L'ombre de la crise agricole pèse sur l'économie finistérienne. Jusqu'à présent, le département ne s'en était pas trop mal tiré, justement soutenu par le poids de l'agroalimentaire, secteur moins impacté que l'automobile ou la construction. Mais l'horizon s'assombrit avec la crise qui affecte le monde agricole, la production laitière n'étant pas la seule à traverser de fortes turbulences.
Lait: 80MEUR de pertes
Hier au conseil général, des divergences se sont exprimées sur différents sujets, de la réforme des institutions à certaines modalités de financement de l'enseignement. Mais dès que la crise agricole a été abordée, les divergences se sont tues, à l'écoute des témoignages de deux élus issus du monde agricole, Yvon Le Bris (PS) et Jacques Gouerou (UMP). Tous deux ont parlé avec gravité de la situation et des détresses qu'elle provoque dans les campagnes, à la mesure de chiffres impressionnants. Si l'on en croit YvonLeBris, la perte dans le seul département du Finistère devrait être, cette année, de 80millions d'euros pour le lait et d'une bonne centaine pour la production porcine. L'annonce d'un plan national d'urgence, confirmé hier par FrançoisFillon, suffira-t-il à atténuer les effets de la crise?
Réguler les marchés
Dans la foulée de nombreuses interventions, le conseil général a adopté un voeu unanime, synthèse d'une concertation entre droite et gauche, demandant notamment de véritables mécanismes de régulation des marchés pour des prix «permettant de concilier la juste rémunération des producteurs et salariés de la filière agricole». Le voeu, destiné aux instances nationales et européennes, évoque aussi «un allégement des charges d'exploitation par un effort partagé de l'ensemble de la filière et de ses partenaires». Des élus ont également fortement insisté pour que soient clarifiées les modalités de certains mécanismes d'aide, tel le RSA qui n'est pour l'instant pas accessible aux non-salariés de l'agriculture.

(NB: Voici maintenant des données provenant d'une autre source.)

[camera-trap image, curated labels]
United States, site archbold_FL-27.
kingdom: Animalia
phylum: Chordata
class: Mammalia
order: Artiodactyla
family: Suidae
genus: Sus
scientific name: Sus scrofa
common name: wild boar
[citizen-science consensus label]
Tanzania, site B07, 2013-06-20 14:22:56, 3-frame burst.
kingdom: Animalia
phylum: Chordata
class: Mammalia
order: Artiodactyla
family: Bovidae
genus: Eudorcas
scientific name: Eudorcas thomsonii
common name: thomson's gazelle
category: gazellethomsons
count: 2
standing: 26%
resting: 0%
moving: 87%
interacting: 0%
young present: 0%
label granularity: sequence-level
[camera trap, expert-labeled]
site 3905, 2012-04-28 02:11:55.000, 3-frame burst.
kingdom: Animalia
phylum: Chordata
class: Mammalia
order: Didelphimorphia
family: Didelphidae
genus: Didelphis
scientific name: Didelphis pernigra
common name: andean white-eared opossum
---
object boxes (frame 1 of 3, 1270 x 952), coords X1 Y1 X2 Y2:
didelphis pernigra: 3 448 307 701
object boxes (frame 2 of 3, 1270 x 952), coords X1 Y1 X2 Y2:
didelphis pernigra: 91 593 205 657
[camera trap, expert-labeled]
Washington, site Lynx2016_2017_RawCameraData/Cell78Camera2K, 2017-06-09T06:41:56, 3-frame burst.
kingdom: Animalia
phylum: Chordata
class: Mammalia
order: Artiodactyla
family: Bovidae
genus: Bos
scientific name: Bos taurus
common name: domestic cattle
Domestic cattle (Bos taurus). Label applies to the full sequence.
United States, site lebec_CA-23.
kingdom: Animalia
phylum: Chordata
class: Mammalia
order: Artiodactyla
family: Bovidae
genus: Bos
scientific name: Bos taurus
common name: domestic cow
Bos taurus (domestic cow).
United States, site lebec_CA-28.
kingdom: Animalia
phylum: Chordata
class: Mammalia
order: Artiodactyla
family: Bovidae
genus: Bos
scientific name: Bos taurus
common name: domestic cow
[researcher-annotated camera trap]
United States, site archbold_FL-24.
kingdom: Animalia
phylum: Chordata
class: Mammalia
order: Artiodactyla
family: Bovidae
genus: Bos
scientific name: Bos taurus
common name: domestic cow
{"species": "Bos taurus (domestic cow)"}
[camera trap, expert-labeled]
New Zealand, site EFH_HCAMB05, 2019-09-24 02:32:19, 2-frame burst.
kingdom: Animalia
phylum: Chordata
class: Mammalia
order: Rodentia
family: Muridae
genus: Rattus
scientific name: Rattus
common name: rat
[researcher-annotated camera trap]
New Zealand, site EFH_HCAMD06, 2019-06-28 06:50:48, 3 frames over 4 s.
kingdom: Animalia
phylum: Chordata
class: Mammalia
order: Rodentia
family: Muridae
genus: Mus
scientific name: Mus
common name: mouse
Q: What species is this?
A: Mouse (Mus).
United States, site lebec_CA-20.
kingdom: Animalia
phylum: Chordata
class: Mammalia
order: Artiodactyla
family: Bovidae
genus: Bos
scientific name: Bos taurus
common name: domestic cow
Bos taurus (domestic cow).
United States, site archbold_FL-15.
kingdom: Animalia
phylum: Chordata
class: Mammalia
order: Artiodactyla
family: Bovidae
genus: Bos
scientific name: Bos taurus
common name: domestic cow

Des entreprises à la peine
Le tableau économique du département est également assombri par la situation de certaines entreprises, évoquées par le président Pierre Maille dans son propos introductif: Jabil, Novatech, Cummins, Asteel, EADS, Papeterie de Mauduit, Nestlé-Purina, Entre- mont... Toutes ont dû adapter leurs effectifs, depuis un an, et la tendance n'est pas encore à la sortie de crise. Quant au secteur immobilier finistérien, il traduit quelques frémissements dans le neuf mais le marché reste atone dans l'ancien où le point bas n'est visiblement pas encore atteint.